The document announced that these gentlemen are the attorneys of record
for State Judicial Defendant Robert O’Farrell. This is as it should
be when it concerns O’Farrell in his public capacity as an employee
of the State of California but there was something amiss since O’Farrell
was also a defendant in his individual capacity as a citizen. Forte’s
main concern was what attorney should he contact with trial related
questions for O’Farrell the individual? When Forte raises this
question with the Attorney General’s Office he was told that they
will defend “both.” Upon further questioning as who constitutes
“both,” Forte’s question was met with silence. Is
this silence an implied admission that O’Farrell is receiving
free counsel at the taxpayers’ expense and the Attorney General
is cutting corners with propriety? Additionally, the Attorney General
should have conducted an investigation of the charges of corruption
regarding O’Farrell’s conduct before undertaking the role
as defense counsel. They neglected to do so.
The
main thrust of the Notice was to claim that Forte had no grounds to
sue the judge because O’Farrell was “clearly acting within
his judicial capacity and not in the clear absence of jurisdiction when
he held plaintiff in contempt, and ordered plaintiff restrained.”

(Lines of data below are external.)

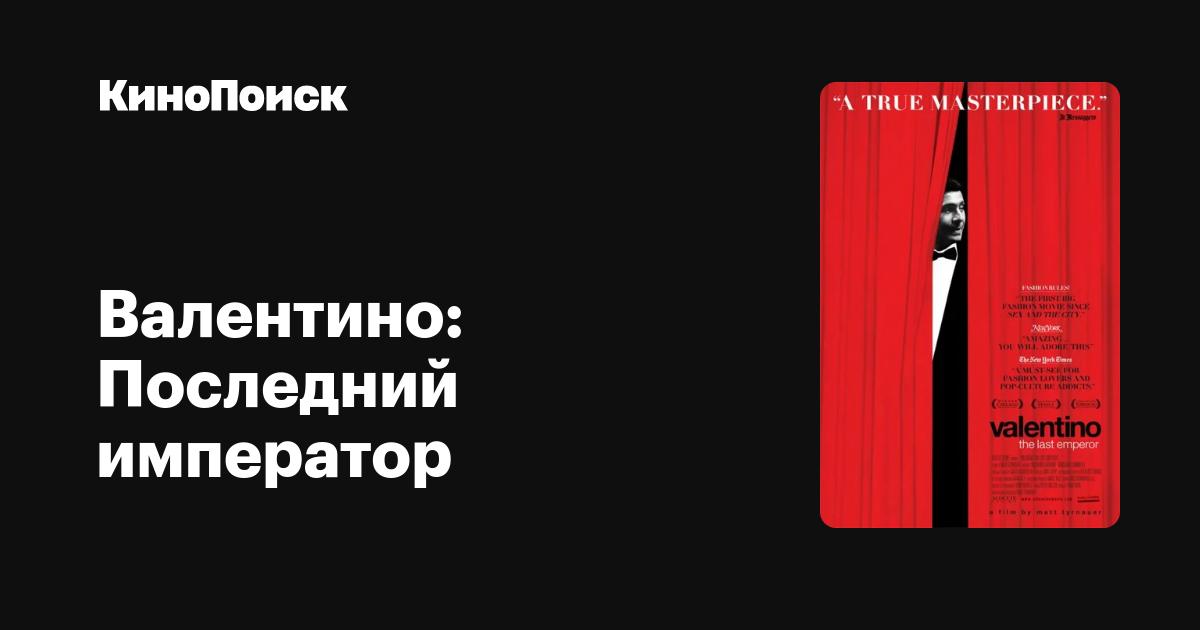 Работать онлайн валентино последний император на русском веб сайты для моделей с ежедневной оплатой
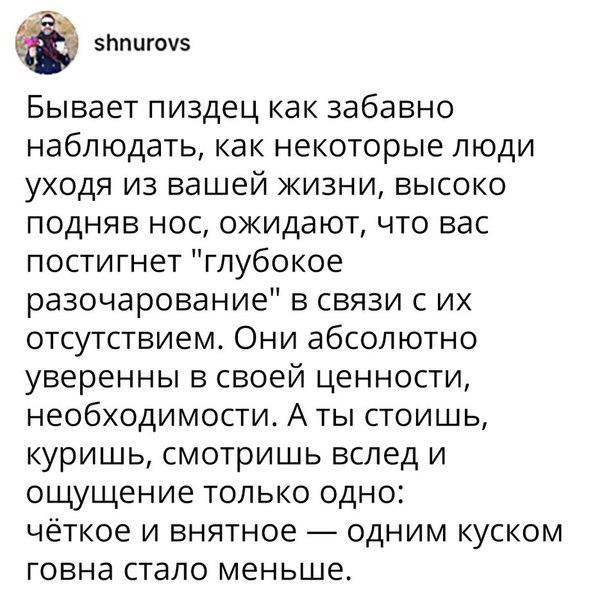 Фото №456452220 со страницы Олюси Самчук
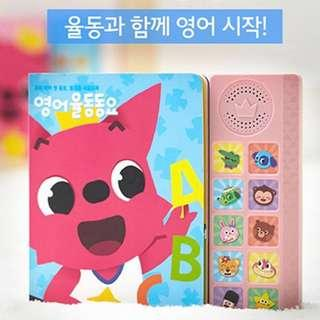 PinkFong English Sound Book - Kids' Favourite Songs (Pink Fong)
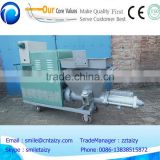 construction/automatic wall spraying machine/ new cement plaster spraying machine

Also it was stated that there is no subject matter jurisdiction for
the court to hear this case because, “plaintiff’s contempt
conviction was never reviewed and reversed.” Hammerness continues,
“The United States and California Supreme Courts long ago established
the rule that courts and judges are immune from civil suits arising
out of the exercise of their judicial functions.” On the surface
this was a very impressive rebuttal if some very germane facts didn’t
get in the way of the Attorney General’s argument.
Forte
responds to their demurrer with an Opposition to State Judicial Defendant’s
Demurrer to Complaint on the Ides of March 2005. In it Forte rebuts
each and every point of the demurrer. Forte stresses the Code of Ethics
that restrain judges from prejudicial treatment toward all parties in
their courtrooms but most importantly he points out that O’ Farrell
had no jurisdiction over any of Forte’s legal pursuits since December
19, 2003, when Forte filed the California Civil Procedure 170.6 Peremptory
Challenge against O’Farrell prior to O’Farrell arresting
Forte. (See Part Three)
Specifically, Forte references a plethora of case law that states that
the challenge is immediate disqualification of the trial judge and is
mandatory. O’ Farrell in fact would not allow Forte to announce
his intent to use the peremptory challenge in the above mentioned hearing.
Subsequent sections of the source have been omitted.